New York, March 18, 2009—One week before an Appeals Court hears its challenge to the exclusion of Muslim scholar Tariq Ramadan from the U.S., PEN joined 59 other organizations in sending a letter to members of the Obama administration urging an end to the practice of refusing visas to foreign writers, intellectuals, and activists based on their ideas and political views.

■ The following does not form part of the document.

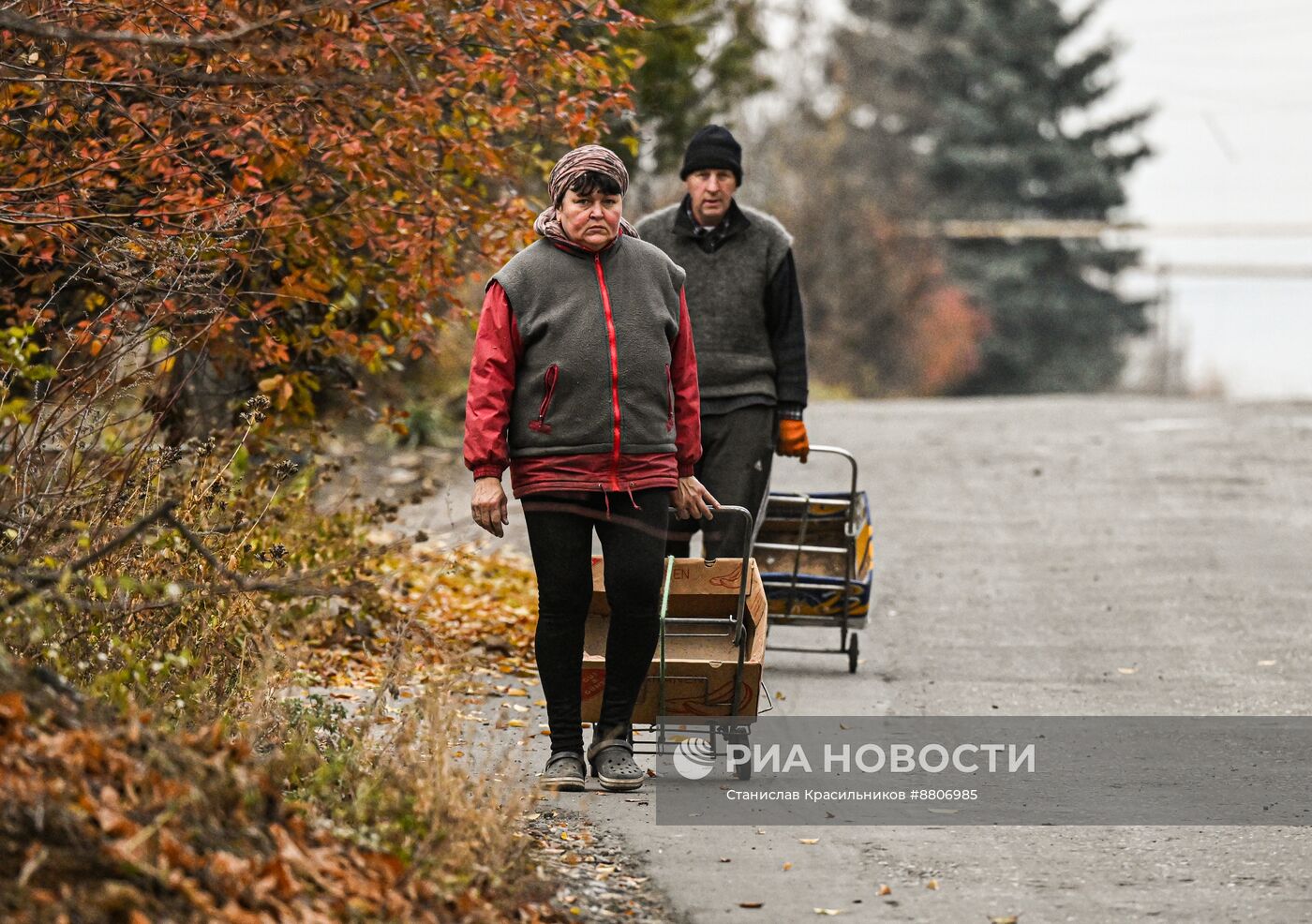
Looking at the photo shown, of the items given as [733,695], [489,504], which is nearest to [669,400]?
[489,504]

The letter calls on Attorney General Eric Holder, Secretary of State Hillary Rodham Clinton, and Secretary of Homeland Security Janet Napolitano to abandon ideological exclusion, which was prevalent during the Cold War and which was revived  by the Bush administration after the September 11, 2001 terrorist attacks. Insisting that practice violates the First Amendment rights of U.S. citizens to engage with a full range of information and ideas, the letter also notes the damage excluding such writers as Gabriel García Marquez, Mahmoud Darwish, Pablo Neruda, and Doris Lessing did to America’s reputation during the Cold War. PEN and its partners urge the government to revisit several recent cases in particular, including that of historian and Basque PEN member Iñaki Egaña; Haluk Gerger, a Turkish journalist and sociologist; Dora Maria Tellez, a Nicaraguan human rights activist; Adam Habib, a South African political commentator; and Tariq Ramadan, whose case will be argued on Tuesday, March 24 before the Second Circuit Court of Appeals in New York.